_DATA FOR THE TASK_
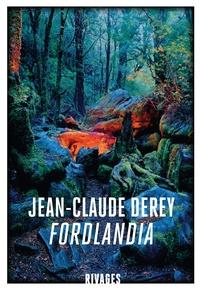 Jean-Claude Derey - Fordlandia.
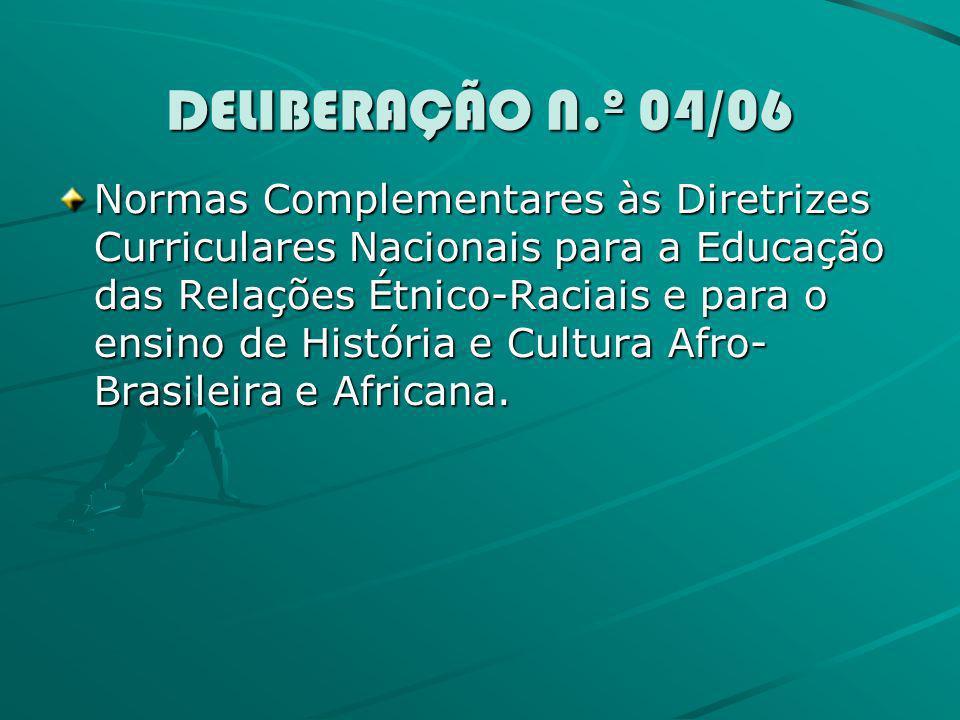 DELIBERAÇÃO N.º 04/06 Normas Complementares às Diretrizes Curriculares Nacionais para a Educação das Relações Étnico-Raciais e para o ensino de Histór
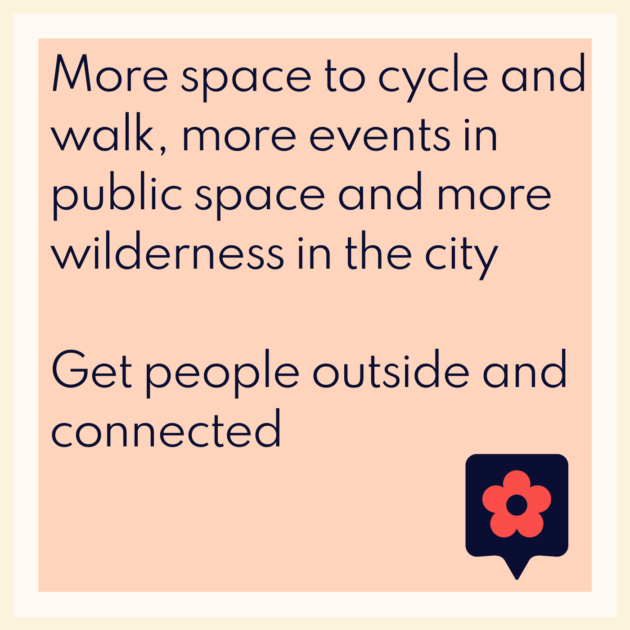 More space to cycle and walk, more events in public space and more wilderness in the city Get people outside and connected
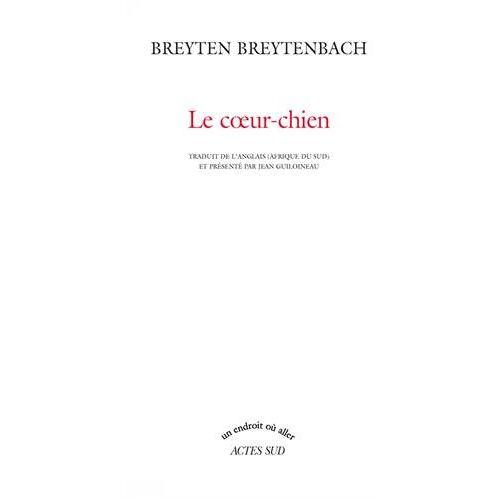 Breyten Breytenbach - Le coeur-chien - Preis vom 08.05.2021 04:52:27 h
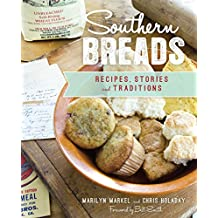 Southern Breads: Recipes, Stories and Traditions (American Palate) (English Edition)
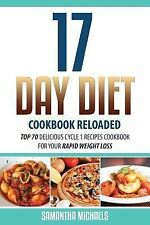 17 Day Diet Cookbook Reloaded : Top 70 Delicious Cycle 1 Recipes Cookbook for...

_TASK GOAL_
Write out exactly the lines running from the one with "Southern Breads: Recipes, Stories" through the end of the material, both ends included, while leaving the pictures out.

_THE ANSWER_
 Southern Breads: Recipes, Stories and Traditions (American Palate) (English Edition)
 17 Day Diet Cookbook Reloaded : Top 70 Delicious Cycle 1 Recipes Cookbook for...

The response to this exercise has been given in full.